● Dataset content
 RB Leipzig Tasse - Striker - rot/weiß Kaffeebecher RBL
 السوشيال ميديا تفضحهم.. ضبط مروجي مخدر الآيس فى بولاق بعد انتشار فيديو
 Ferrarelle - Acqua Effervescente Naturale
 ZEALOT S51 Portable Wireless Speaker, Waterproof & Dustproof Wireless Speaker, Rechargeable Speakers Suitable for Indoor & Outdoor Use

...

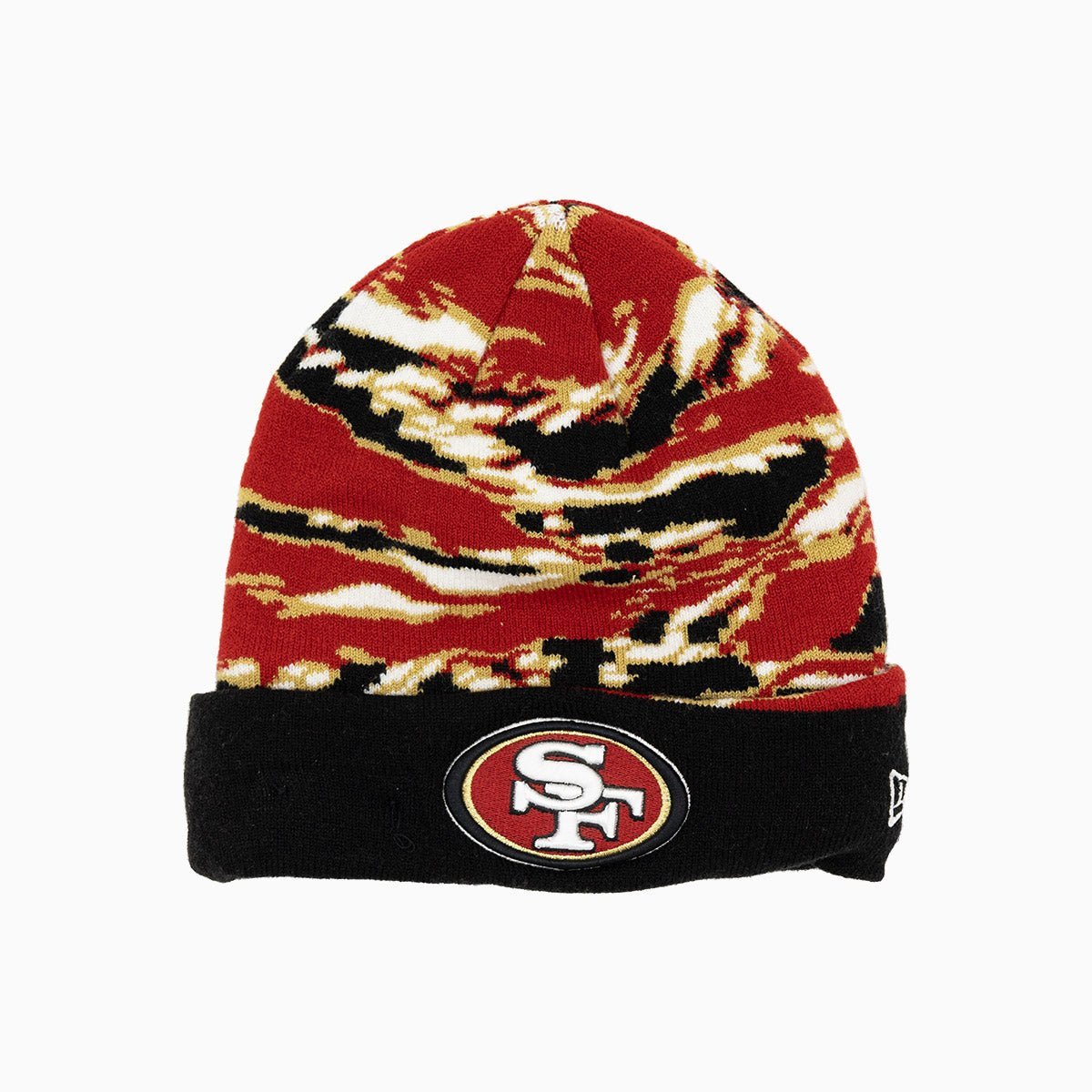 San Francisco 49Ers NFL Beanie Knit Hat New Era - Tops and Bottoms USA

● Aim of the exercise
Copy verbatim the data lines running from the one containing "RB Leipzig Tasse" through the one containing "ZEALOT S51 Portable", both included.

● Finished exercise
 RB Leipzig Tasse - Striker - rot/weiß Kaffeebecher RBL
 السوشيال ميديا تفضحهم.. ضبط مروجي مخدر الآيس فى بولاق بعد انتشار فيديو
 Ferrarelle - Acqua Effervescente Naturale
 ZEALOT S51 Portable Wireless Speaker, Waterproof & Dustproof Wireless Speaker, Rechargeable Speakers Suitable for Indoor & Outdoor Use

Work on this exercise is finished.